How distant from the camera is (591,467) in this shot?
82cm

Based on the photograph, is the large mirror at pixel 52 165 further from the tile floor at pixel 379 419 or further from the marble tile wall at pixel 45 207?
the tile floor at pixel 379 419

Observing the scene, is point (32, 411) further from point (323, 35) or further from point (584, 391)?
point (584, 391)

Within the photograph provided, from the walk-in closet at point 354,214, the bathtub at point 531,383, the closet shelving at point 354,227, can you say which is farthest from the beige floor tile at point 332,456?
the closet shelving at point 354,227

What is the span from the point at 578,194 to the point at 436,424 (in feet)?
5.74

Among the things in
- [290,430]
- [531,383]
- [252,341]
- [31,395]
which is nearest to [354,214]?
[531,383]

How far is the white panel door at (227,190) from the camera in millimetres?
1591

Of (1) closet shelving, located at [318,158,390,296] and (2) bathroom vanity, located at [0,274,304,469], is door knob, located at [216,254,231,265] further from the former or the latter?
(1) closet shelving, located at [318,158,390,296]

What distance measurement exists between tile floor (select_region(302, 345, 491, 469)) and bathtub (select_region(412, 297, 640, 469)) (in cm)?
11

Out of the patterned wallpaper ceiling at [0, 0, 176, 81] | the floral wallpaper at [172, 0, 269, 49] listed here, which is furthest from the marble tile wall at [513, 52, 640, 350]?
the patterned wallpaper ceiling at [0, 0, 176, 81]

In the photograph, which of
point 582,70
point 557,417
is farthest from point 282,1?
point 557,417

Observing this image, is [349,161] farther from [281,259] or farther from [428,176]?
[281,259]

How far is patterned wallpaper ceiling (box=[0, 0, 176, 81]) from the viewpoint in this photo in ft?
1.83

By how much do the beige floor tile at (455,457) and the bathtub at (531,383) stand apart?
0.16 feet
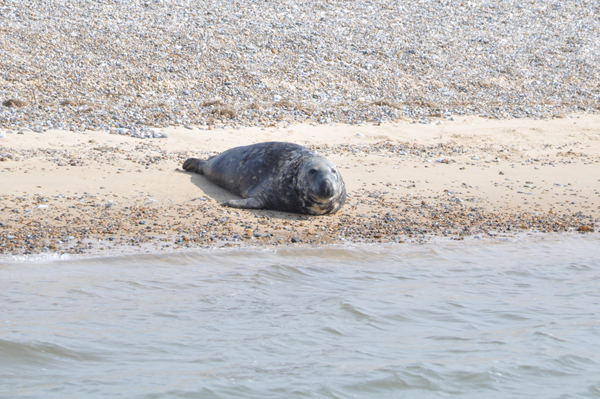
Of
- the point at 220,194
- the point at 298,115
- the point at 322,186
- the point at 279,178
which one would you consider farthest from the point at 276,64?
the point at 322,186

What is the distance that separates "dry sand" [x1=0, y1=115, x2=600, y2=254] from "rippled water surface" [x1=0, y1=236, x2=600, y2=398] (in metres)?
0.61

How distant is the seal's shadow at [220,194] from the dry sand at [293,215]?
0.03 metres

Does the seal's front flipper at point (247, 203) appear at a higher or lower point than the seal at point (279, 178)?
lower

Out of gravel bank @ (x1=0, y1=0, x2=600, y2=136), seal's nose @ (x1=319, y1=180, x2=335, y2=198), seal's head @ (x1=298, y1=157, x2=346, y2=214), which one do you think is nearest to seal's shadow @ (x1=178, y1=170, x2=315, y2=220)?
seal's head @ (x1=298, y1=157, x2=346, y2=214)

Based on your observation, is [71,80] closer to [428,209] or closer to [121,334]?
[428,209]

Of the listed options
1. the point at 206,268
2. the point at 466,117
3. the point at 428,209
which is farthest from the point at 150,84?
the point at 206,268

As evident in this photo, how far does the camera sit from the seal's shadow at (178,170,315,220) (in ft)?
23.1

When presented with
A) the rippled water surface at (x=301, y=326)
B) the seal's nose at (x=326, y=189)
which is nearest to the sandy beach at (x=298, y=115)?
the seal's nose at (x=326, y=189)

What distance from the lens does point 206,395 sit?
3248mm

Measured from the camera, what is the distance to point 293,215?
23.3 feet

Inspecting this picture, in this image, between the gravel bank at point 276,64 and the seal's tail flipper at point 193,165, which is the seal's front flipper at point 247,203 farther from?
the gravel bank at point 276,64

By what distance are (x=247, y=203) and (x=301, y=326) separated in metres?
3.11

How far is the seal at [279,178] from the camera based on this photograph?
6973 mm

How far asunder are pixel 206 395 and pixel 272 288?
169 centimetres
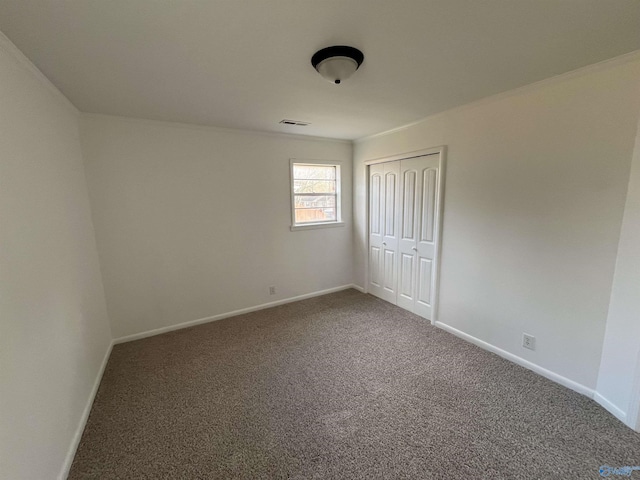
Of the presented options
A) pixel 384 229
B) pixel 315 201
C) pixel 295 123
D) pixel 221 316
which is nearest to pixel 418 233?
pixel 384 229

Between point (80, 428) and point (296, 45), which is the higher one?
point (296, 45)

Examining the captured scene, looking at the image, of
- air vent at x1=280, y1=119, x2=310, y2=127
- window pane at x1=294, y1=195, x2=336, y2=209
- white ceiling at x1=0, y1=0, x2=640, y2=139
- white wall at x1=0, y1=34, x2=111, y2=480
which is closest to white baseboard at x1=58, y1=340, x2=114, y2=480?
white wall at x1=0, y1=34, x2=111, y2=480

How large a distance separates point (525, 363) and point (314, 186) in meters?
3.21

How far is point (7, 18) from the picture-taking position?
48.2 inches

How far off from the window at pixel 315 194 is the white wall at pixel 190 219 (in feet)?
0.49

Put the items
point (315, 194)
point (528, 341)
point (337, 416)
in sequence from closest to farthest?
point (337, 416) < point (528, 341) < point (315, 194)

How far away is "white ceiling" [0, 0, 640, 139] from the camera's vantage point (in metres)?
1.22

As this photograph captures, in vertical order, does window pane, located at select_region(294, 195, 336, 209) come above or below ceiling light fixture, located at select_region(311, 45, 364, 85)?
below

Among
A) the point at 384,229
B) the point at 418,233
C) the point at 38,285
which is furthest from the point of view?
the point at 384,229

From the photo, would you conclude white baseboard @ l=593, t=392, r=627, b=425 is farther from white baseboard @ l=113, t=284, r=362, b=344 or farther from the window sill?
the window sill

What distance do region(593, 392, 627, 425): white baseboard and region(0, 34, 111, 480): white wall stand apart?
3.35m

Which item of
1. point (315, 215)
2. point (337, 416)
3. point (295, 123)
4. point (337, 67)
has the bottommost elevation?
point (337, 416)

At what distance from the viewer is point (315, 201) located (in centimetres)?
406

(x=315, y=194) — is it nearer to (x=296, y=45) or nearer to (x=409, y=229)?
(x=409, y=229)
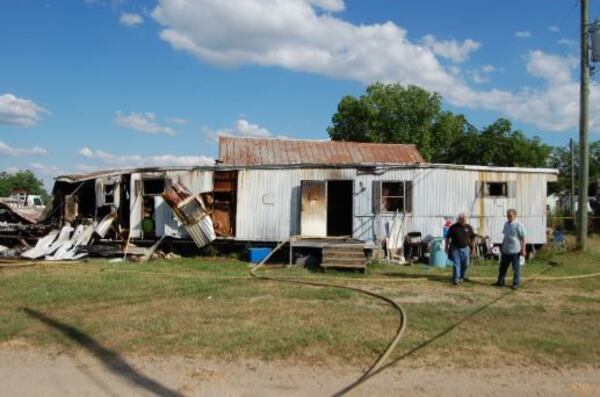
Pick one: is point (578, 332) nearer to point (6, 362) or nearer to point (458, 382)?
point (458, 382)

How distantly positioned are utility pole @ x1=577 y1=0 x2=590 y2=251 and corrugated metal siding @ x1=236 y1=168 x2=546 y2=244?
130 centimetres

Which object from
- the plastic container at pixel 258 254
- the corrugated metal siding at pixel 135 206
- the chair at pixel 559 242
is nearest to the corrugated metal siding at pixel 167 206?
the corrugated metal siding at pixel 135 206

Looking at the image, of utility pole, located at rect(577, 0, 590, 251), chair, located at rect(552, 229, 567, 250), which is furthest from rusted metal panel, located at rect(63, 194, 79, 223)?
utility pole, located at rect(577, 0, 590, 251)

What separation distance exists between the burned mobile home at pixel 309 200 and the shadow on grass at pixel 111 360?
910 cm

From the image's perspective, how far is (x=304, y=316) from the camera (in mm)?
8414

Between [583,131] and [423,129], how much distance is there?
23.9 meters

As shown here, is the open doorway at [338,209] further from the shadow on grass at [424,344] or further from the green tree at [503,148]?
the green tree at [503,148]

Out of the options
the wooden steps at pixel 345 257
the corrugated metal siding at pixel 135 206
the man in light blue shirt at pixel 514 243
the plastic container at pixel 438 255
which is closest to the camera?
the man in light blue shirt at pixel 514 243

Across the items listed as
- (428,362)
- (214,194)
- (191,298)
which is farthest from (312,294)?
(214,194)

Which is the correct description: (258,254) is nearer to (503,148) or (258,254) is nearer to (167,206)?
(167,206)

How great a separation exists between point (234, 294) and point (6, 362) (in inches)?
183

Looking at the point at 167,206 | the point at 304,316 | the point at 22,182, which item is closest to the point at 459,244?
the point at 304,316

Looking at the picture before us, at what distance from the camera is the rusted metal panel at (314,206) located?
1673 cm

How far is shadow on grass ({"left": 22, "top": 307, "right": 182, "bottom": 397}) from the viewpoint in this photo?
17.7 ft
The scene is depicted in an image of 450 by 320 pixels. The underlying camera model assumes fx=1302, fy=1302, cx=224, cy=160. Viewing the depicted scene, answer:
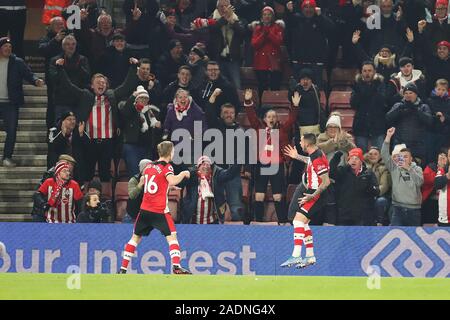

------------------------------------

How many of the lines above contain the word "water"? Reply with the number alone.

### ANSWER FOR THE TASK
2